In the course of July my wife and the children left home to spend a couple of months at the seaside. I intended to join them when the time came to take my holiday, and in the meantime I stayed in London, going daily to my work. Ellen stayed on with me to keep house in the absence of her sister-in-law.
One evening, four or five days after my wife’s departure, I was sitting in my study, a large room with a door leading into the drawing-room, and a heavy curtain hung over my side of the door. It was past eleven; my sister had retired half an hour before, and the two maids who were left in the house were presumably in bed and asleep. I was therefore surprised to hear heavy and somewhat slow footsteps, apparently those of a large man, ascending the stairs from the ground-floor. The front door I knew was locked and chained, nor had I heard anyone ring. The steps paused for a moment on the landing outside my door, and then I heard the intruder proceed to go up the next flight of stairs leading to the bedrooms on the second floor. I sprang up, seized a candle, and opened the door. As I stood on the threshold of my room I seemed to hear footsteps, as of a man heavily mounting the stairs at the top of the flight leading up from my door. But, though I held the light above my head, I could see no one. Everything wore its usual aspect. I walked quickly up the stairs, but nobody was visible. I searched all the empty rooms, but with no result. I called up Ellen and the maids, but none of them had seen or heard anything.
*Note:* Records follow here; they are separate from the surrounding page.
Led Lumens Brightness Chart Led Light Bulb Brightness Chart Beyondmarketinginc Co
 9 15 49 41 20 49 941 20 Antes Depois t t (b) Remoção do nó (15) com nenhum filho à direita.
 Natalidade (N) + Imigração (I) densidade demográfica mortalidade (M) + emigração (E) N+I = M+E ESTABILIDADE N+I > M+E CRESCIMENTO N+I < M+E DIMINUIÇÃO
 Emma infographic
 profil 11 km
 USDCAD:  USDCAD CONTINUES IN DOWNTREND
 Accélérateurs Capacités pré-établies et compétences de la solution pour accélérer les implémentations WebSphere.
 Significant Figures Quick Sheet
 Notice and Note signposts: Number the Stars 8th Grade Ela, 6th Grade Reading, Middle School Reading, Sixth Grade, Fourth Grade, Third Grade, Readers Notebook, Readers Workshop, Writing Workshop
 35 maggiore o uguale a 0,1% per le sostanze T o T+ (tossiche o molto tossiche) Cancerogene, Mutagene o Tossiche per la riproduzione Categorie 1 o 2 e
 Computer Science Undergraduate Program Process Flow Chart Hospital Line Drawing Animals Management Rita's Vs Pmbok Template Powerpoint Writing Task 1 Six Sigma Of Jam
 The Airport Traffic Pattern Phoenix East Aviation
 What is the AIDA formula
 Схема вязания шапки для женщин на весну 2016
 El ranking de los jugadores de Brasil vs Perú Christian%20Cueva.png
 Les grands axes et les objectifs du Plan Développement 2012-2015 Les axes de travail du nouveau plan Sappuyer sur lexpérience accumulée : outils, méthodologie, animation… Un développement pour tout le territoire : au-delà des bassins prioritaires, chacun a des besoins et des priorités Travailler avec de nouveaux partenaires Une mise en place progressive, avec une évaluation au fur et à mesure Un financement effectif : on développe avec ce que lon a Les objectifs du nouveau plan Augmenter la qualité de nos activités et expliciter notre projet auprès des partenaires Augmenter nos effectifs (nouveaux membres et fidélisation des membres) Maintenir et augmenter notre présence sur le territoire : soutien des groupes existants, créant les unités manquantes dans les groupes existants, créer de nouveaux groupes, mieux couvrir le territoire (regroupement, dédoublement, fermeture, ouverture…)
I am ashamed to say that I made a specially rigorous investigation of a large room at the back of the house, which we used for a night nursery, and which tradition declared to have been the abode of my ill-fated kinsman Ronald Masey I then went downstairs and completed my search of the entire premises. Everything was in order, and at the end of an hour I went back to my study and my book, rather annoyed with myself for having spent so much time in so fruitless an exploration, and determined to think nothing more about the matter.